------ INFORMATION GIVEN

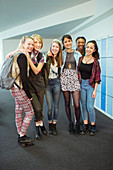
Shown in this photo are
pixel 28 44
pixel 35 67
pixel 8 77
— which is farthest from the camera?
pixel 35 67

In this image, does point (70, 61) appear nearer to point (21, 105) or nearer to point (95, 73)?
point (95, 73)

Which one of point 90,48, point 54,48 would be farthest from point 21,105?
point 90,48

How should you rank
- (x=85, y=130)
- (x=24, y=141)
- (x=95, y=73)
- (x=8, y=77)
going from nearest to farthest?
(x=8, y=77) < (x=24, y=141) < (x=95, y=73) < (x=85, y=130)

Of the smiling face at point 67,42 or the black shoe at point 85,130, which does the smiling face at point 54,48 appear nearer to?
the smiling face at point 67,42

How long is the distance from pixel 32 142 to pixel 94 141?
3.19ft

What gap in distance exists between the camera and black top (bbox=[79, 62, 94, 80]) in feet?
7.47

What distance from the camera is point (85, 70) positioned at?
2301 mm

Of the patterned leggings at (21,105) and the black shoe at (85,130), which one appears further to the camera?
the black shoe at (85,130)

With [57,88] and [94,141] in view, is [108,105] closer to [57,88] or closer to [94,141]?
[94,141]

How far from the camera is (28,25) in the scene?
5.54m

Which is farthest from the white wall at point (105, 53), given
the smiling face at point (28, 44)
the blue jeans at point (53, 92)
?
the smiling face at point (28, 44)

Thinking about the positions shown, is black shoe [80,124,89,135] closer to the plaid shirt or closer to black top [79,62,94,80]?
the plaid shirt

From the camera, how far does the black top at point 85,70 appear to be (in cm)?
228

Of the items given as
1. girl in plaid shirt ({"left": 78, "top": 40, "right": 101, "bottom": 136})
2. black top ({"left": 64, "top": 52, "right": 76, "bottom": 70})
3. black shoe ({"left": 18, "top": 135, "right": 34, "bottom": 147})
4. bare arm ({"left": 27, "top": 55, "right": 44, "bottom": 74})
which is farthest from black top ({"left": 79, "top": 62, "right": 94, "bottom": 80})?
black shoe ({"left": 18, "top": 135, "right": 34, "bottom": 147})
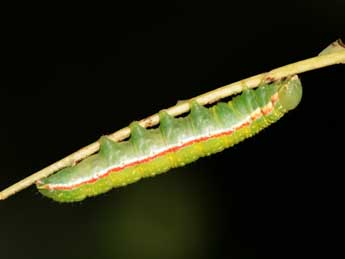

------------

*TASK PROMPT*: Render every line of the records above as a JSON list of strings, one string per line, skipping blank lines and leaving out the pictures.

*FINAL RESULT*:
[
  "Shown in this photo are",
  "pixel 28 44",
  "pixel 35 67",
  "pixel 8 77",
  "— which is farthest from the camera?",
  "pixel 35 67",
  "In this image, does point (70, 61) appear nearer to point (21, 105) or nearer to point (95, 73)?",
  "point (95, 73)",
  "Which one of point 90,48, point 54,48 would be farthest from point 21,105?",
  "point 90,48",
  "How should you rank",
  "- (x=85, y=130)",
  "- (x=24, y=141)",
  "- (x=95, y=73)",
  "- (x=8, y=77)",
  "going from nearest to farthest?",
  "(x=8, y=77) < (x=24, y=141) < (x=95, y=73) < (x=85, y=130)",
  "Of the smiling face at point 67,42 or the black shoe at point 85,130, which does the smiling face at point 54,48 appear nearer to?",
  "the smiling face at point 67,42",
  "How long is the distance from pixel 32 142 to pixel 94 141?",
  "3.19ft",
  "What gap in distance exists between the camera and black top (bbox=[79, 62, 94, 80]) in feet?",
  "7.47",
  "What distance from the camera is point (85, 70) positioned at?",
  "2301 mm",
  "Of the patterned leggings at (21,105) and the black shoe at (85,130), which one appears further to the camera?",
  "the black shoe at (85,130)",
  "With [57,88] and [94,141] in view, is [108,105] closer to [57,88] or closer to [94,141]?",
  "[94,141]",
  "How far from the camera is (28,25) in the scene?",
  "5.54m",
  "Which is farthest from the white wall at point (105, 53), given",
  "the smiling face at point (28, 44)",
  "the blue jeans at point (53, 92)",
  "?",
  "the smiling face at point (28, 44)",
  "Thinking about the positions shown, is black shoe [80,124,89,135] closer to the plaid shirt or closer to black top [79,62,94,80]?",
  "the plaid shirt",
  "From the camera, how far does the black top at point 85,70 appear to be (in cm)?",
  "228",
  "Of the items given as",
  "1. girl in plaid shirt ({\"left\": 78, \"top\": 40, \"right\": 101, \"bottom\": 136})",
  "2. black top ({\"left\": 64, \"top\": 52, \"right\": 76, \"bottom\": 70})",
  "3. black shoe ({\"left\": 18, \"top\": 135, \"right\": 34, \"bottom\": 147})",
  "4. bare arm ({\"left\": 27, \"top\": 55, \"right\": 44, \"bottom\": 74})",
  "which is farthest from black top ({\"left\": 79, \"top\": 62, \"right\": 94, \"bottom\": 80})?",
  "black shoe ({\"left\": 18, \"top\": 135, \"right\": 34, \"bottom\": 147})"
]